Действующие боги — такой же миф религии, как и судьба — миф ложной физики, а Бытие, Единое и Целое, — миф ложной философии, которая вся пропитана теологией… Именно наша эпоха открыла теологию. Более нет нужды верить в Бога. Теология теперь — наука о несуществующих сущностях, тот способ, каким эти сущности божественное или антибожественное, Христос или Антихрист, — оживляют язык и создают для него это великолепное тело [для чистого разума], разделяющееся в дизъюнкциях.

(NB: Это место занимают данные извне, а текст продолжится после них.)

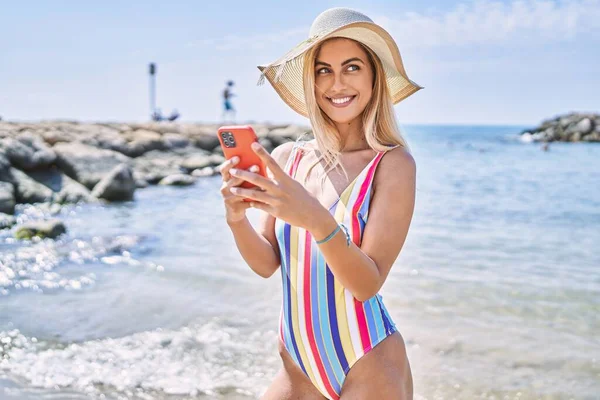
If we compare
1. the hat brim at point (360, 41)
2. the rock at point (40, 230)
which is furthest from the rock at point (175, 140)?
the hat brim at point (360, 41)

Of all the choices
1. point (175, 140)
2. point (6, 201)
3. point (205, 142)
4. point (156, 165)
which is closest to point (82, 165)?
point (6, 201)

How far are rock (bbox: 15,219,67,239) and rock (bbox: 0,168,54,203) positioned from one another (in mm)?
4740

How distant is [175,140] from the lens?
27.2 metres

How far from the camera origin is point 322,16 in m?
2.49

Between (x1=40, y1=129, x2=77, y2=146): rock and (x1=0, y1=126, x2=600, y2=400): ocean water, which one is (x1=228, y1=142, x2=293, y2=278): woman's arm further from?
(x1=40, y1=129, x2=77, y2=146): rock

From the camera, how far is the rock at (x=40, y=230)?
418 inches

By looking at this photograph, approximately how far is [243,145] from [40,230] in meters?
9.89

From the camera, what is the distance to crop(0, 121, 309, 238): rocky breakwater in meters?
15.3

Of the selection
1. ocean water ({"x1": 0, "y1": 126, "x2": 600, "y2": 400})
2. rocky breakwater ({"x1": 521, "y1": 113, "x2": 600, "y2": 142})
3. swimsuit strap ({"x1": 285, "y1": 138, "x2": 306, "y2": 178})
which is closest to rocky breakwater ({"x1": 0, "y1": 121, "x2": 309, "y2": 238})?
ocean water ({"x1": 0, "y1": 126, "x2": 600, "y2": 400})

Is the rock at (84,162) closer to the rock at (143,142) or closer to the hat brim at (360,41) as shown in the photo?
the rock at (143,142)

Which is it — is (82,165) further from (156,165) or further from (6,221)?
(6,221)

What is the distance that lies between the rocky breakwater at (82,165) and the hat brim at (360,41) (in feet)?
29.7

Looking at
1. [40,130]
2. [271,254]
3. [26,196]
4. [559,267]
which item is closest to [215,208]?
[26,196]

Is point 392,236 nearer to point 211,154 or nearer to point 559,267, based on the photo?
point 559,267
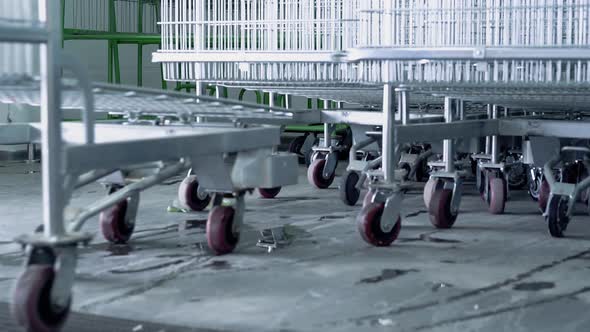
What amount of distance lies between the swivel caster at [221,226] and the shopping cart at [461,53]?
0.60 m

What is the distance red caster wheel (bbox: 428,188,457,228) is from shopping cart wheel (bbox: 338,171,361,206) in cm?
99

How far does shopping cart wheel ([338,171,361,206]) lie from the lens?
5957 mm

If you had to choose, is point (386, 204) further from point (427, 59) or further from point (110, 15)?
point (110, 15)

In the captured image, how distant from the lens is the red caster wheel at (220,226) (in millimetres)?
Result: 4145

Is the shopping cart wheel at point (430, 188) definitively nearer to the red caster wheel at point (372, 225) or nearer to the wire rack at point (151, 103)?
the red caster wheel at point (372, 225)

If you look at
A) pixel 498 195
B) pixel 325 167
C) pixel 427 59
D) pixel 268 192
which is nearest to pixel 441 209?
pixel 498 195

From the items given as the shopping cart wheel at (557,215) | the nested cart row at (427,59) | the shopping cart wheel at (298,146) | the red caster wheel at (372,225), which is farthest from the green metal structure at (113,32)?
the shopping cart wheel at (557,215)

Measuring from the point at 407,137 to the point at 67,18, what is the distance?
5855 millimetres

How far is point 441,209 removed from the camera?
196 inches

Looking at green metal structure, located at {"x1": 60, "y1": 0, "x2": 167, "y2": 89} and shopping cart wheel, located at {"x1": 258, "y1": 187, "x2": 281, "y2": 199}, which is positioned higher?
green metal structure, located at {"x1": 60, "y1": 0, "x2": 167, "y2": 89}

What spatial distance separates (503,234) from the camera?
191 inches

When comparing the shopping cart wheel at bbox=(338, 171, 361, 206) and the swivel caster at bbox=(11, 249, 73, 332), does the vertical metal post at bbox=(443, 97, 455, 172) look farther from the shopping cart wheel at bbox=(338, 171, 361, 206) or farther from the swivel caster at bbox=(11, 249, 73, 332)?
the swivel caster at bbox=(11, 249, 73, 332)

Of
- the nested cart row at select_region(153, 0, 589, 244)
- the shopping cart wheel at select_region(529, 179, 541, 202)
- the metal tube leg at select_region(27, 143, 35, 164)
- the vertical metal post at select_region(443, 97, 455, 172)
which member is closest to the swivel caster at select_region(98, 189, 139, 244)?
the nested cart row at select_region(153, 0, 589, 244)

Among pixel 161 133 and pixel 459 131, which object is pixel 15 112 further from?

Теологический фантазм составлен из симулякров, которые спонтанно пересекаются в небесах, формируя необъятные образы за облаками — высокие горы и фигуры исполинов.

Христос - самый нежный, самый любвеобильный из декадентов, своего рода Будда, который освобождал нас от гнета священников и от всякой идеи греха, наказания, воздаяния, суждения, смерти и того, что после смерти; и этот человек благой вести обрел двойника в лице черного святого Павла, который удерживал Христа на кресте, непрестанно возвращал его туда, воскрешал, делал упор на вечной жизни, изобретал тип священника, который был пострашнее прежних со «своей техникой священнической тирании, техникой сбивания в стадо: с верой в бессмертие, то есть доктриной осуждения».